Exercise
Where the string "site" occurs in the material below, report the whole line.

Data supplied
========================

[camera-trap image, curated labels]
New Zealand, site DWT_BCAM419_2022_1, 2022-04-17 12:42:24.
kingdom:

========================

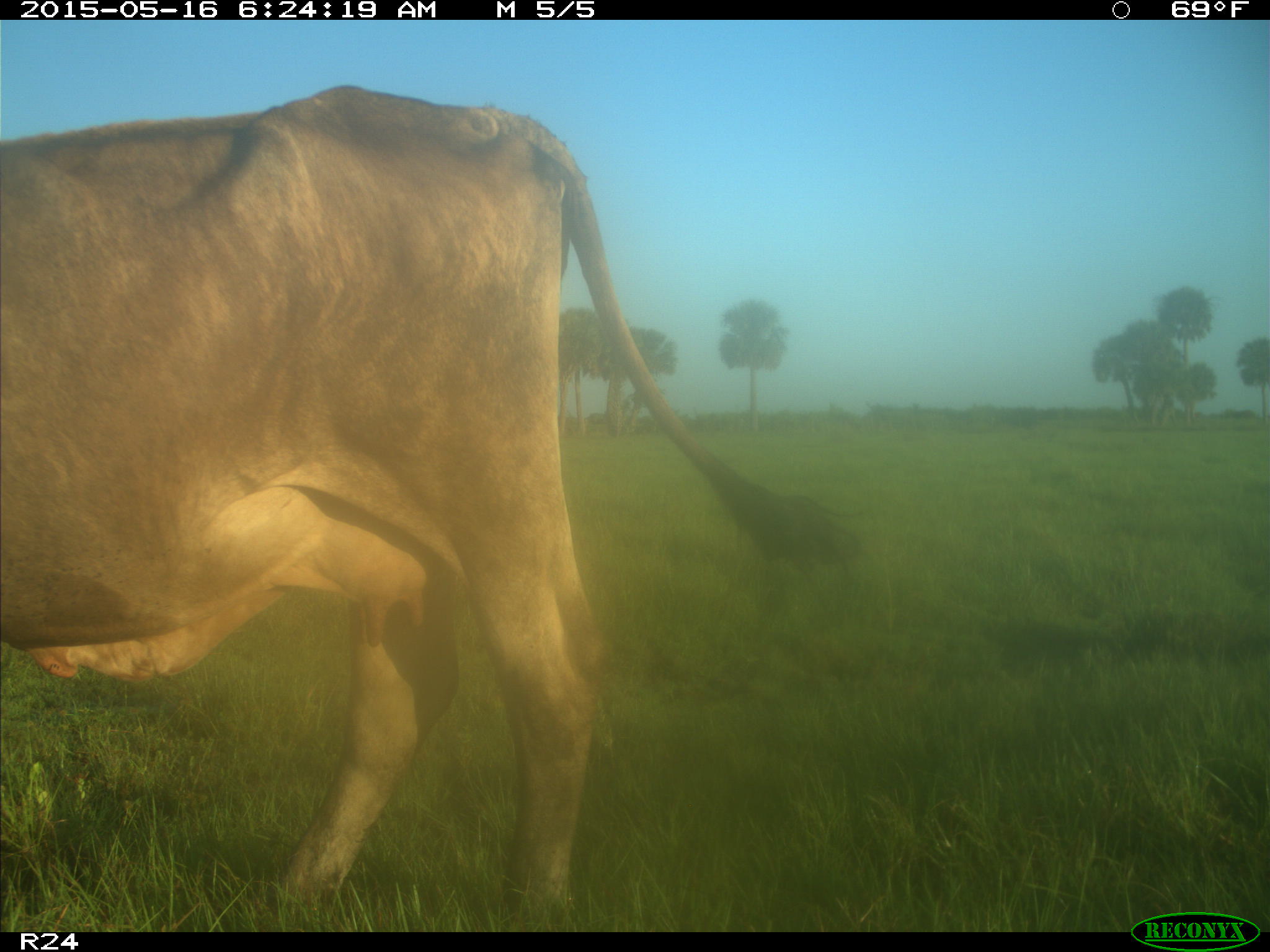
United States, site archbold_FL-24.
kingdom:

========================

Response to this task
New Zealand, site DWT_BCAM419_2022_1, 2022-04-17 12:42:24.
United States, site archbold_FL-24.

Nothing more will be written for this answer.